Determine the count of lines in the data below that include the word "radical", and give nothing besides it.

[Dataset excerpts]
BEGIN

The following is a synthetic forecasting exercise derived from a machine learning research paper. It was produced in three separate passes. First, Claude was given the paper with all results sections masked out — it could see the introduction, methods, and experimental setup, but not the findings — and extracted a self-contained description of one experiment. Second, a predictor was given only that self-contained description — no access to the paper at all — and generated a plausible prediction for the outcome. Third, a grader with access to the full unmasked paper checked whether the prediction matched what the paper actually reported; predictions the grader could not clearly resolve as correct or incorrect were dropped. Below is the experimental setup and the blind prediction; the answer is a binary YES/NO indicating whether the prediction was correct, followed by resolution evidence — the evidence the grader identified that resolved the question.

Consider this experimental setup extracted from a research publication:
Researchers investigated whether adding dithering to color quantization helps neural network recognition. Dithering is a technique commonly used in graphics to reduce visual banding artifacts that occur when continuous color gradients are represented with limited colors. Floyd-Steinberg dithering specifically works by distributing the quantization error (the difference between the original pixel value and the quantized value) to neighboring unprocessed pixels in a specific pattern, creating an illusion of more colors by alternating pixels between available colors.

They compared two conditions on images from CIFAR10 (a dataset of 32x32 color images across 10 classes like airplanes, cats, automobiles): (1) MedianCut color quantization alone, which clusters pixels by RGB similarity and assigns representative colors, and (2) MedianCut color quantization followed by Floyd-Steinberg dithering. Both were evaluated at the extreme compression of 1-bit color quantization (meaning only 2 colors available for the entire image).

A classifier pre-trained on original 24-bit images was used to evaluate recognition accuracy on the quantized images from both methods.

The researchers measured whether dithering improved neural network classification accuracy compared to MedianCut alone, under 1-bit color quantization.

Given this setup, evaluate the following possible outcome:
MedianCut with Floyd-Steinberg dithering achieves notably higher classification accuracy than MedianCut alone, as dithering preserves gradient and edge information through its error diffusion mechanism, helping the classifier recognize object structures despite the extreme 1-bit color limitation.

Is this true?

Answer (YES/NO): NO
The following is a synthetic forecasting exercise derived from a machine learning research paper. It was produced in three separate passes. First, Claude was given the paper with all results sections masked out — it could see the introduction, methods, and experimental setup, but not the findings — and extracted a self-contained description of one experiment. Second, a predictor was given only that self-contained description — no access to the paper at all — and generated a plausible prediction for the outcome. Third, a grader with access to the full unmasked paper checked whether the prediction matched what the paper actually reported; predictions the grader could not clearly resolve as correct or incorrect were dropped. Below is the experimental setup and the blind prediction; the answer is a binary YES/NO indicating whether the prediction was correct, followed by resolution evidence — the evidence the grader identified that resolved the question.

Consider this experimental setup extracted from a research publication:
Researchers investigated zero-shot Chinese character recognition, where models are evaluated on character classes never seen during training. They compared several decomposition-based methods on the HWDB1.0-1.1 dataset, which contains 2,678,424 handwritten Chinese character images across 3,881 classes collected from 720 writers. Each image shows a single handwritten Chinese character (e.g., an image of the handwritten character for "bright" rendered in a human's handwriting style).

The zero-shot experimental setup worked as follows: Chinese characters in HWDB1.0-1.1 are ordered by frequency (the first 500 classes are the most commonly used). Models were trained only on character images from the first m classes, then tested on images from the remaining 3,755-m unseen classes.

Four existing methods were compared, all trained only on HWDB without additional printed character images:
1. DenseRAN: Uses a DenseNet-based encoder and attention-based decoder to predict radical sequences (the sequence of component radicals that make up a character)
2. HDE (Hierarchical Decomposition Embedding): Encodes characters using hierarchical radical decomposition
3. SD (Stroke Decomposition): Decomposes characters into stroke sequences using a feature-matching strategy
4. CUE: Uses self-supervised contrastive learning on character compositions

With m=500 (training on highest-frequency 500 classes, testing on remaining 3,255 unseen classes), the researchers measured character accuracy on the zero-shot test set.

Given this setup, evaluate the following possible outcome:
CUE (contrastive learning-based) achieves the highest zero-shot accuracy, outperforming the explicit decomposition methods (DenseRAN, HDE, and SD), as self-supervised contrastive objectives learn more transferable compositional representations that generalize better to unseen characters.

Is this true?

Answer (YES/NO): YES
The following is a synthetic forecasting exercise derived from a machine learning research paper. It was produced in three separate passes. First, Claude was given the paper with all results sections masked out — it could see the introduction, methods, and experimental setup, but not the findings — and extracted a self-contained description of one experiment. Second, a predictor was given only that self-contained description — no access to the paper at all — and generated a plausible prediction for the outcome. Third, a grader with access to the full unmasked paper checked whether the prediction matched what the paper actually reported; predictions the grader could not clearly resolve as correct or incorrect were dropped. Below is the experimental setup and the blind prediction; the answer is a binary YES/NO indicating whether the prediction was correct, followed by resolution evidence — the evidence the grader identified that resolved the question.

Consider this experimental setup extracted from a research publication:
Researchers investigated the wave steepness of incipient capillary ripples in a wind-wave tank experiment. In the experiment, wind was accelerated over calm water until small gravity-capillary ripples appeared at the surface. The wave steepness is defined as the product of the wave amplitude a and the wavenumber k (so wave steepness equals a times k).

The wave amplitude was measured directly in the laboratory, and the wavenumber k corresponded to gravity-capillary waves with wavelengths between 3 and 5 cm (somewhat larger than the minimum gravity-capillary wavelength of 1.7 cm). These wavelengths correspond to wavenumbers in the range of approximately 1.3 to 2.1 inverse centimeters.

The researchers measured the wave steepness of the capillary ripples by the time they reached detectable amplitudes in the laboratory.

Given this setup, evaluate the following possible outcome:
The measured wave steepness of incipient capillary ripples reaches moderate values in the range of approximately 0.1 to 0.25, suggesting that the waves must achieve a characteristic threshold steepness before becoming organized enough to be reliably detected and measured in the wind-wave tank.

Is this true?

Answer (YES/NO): NO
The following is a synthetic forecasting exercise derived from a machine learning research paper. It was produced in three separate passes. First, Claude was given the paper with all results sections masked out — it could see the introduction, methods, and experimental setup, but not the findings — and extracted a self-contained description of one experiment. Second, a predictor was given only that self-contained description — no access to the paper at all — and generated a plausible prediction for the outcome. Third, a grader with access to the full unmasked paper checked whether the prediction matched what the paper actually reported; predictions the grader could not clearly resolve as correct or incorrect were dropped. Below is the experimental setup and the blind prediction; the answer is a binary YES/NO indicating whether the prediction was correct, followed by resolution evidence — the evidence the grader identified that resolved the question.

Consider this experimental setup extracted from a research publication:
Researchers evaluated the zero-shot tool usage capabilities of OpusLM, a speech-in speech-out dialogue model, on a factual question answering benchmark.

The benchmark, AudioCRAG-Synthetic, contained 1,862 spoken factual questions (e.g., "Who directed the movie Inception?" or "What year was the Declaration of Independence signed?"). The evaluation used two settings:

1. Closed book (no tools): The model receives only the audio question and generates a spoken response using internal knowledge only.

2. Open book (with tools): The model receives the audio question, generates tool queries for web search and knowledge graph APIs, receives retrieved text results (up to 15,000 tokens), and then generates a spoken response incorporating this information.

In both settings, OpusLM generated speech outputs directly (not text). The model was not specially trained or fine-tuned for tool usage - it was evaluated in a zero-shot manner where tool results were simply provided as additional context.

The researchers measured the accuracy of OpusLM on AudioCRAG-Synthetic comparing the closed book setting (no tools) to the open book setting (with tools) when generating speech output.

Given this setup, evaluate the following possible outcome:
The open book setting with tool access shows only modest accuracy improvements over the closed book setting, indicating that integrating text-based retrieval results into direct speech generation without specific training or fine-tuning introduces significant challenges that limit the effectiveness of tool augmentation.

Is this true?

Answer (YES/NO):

END

Written response — 2